■ EXCERPT ■

------------------------------------

Donald Karl Schott (born September 13, 1955) is a Wisconsin attorney in private practice and is a former nominee to be a United States circuit judge of the United States Court of Appeals for the Seventh Circuit.

Biography
Schott was born on September 13, 1955, in Lynwood, Los Angeles County, California. He received a Bachelor of Arts degree in 1977 from the University of Wisconsin–Madison. He received a Juris Doctor, cum laude, in 1980 from Harvard Law School. He began his legal career as an associate at the Milwaukee, Wisconsin law firm of Quarles & Brady, from 1980 to 1983. From 1983 to 1985, he served as a legislative liaison for the Office of the Governor before returning to Quarles & Brady at their Madison office as an associate in 1985. He became a partner with the firm in 1987. During his legal career, Schott has represented a number of clients in cases involving a wide range of legal issues including securities regulation, corporate governance, health care, and environmental disputes. He litigates in Federal and State courts at the trial and appellate level. In addition to an active litigation practice, he regularly counsels clients on litigation avoidance. He is active in firm management and leadership, having served on the firm's Executive Committee since 1991, and as the former managing partner of the Madison, Wisconsin office. In 2001, Schott was inducted as a fellow in the American College of Trial Lawyers.

------------------------------------

■ THINGS TO DO ■
a) In the biography, what year did Schott become a partner at Quarles & Brady?
b) Summarize the biography in two sentences.
c) Please repeat the biography word for word, starting with "Donald Karl Schott" and going on through "the Seventh Circuit.".
The rows have no connection to the biography.

■ INFORMATION GIVEN ■
------------------------------------

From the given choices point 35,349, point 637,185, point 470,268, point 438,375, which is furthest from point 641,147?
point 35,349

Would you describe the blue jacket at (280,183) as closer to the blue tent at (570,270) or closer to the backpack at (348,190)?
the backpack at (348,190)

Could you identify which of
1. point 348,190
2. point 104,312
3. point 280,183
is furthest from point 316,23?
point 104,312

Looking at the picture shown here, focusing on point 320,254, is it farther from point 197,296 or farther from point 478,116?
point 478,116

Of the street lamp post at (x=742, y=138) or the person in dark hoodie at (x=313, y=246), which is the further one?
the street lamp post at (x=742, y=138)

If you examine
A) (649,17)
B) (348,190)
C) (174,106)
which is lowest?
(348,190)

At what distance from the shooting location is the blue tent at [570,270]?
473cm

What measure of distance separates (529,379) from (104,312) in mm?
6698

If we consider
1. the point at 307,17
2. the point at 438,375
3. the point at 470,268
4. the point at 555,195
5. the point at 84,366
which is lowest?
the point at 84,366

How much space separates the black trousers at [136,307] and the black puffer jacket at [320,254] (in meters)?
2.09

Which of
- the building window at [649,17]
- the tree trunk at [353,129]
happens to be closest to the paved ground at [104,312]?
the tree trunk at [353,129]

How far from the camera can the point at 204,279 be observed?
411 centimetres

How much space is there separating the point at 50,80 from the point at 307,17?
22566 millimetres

------------------------------------

■ ANSWERS PROVIDED ■
a) 1987

b) Donald Karl Schott, born September 13, 1955, in Lynwood, California, is a Wisconsin attorney in private practice and a former nominee for the United States Court of Appeals for the Seventh Circuit. After earning degrees from the University of Wisconsin–Madison and Harvard Law School, he joined Quarles & Brady, became a partner in 1987, and litigates in federal and state courts on issues such as securities regulation, corporate governance, health care, and environmental disputes.

c)
Donald Karl Schott (born September 13, 1955) is a Wisconsin attorney in private practice and is a former nominee to be a United States circuit judge of the United States Court of Appeals for the Seventh Circuit.